▶ _Exercise_: Put the data, from the part that opens with the line containing "What is the" through the end of the data, into a two-column CSV with the headers ask and response. Each row pairs one asked item with its answer, with each value in a single quoted field and any line breaks replaced by spaces.
☆ ☆ ☆ ☆
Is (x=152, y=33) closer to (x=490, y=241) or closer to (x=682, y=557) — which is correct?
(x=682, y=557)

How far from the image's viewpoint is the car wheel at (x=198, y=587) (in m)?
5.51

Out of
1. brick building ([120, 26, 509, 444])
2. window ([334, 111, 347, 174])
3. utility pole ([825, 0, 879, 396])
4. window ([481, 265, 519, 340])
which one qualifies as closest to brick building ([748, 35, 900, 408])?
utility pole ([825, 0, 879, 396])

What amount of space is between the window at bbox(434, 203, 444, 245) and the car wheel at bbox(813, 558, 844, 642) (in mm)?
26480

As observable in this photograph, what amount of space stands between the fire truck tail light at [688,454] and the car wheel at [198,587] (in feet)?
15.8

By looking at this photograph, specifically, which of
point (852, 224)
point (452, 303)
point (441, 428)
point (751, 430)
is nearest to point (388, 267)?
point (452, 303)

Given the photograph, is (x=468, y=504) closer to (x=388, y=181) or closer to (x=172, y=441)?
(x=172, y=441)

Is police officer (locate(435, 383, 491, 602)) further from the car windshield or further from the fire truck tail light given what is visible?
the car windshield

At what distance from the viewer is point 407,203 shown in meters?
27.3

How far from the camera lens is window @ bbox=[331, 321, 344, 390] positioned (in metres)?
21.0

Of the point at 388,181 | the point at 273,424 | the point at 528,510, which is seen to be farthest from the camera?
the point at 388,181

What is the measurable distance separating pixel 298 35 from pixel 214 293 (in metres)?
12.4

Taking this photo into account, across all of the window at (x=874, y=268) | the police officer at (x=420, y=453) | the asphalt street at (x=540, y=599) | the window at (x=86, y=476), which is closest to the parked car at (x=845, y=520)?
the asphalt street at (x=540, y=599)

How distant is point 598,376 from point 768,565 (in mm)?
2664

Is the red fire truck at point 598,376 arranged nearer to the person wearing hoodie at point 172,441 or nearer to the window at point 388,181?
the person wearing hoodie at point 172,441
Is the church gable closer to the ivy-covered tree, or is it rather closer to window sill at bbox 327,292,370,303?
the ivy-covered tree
☆ ☆ ☆ ☆
▶ _Finished task_:
ask,response
"What is the measurable distance separating pixel 298 35 from pixel 214 293 (in metres)?","12.4"
"Taking this photo into account, across all of the window at (x=874, y=268) | the police officer at (x=420, y=453) | the asphalt street at (x=540, y=599) | the window at (x=86, y=476), which is closest to the parked car at (x=845, y=520)?","the asphalt street at (x=540, y=599)"
"How distant is point 598,376 from point 768,565 (in mm)?","2664"
"Is the red fire truck at point 598,376 arranged nearer to the person wearing hoodie at point 172,441 or nearer to the window at point 388,181?","the person wearing hoodie at point 172,441"
"Is the church gable closer to the ivy-covered tree, or is it rather closer to window sill at bbox 327,292,370,303?","the ivy-covered tree"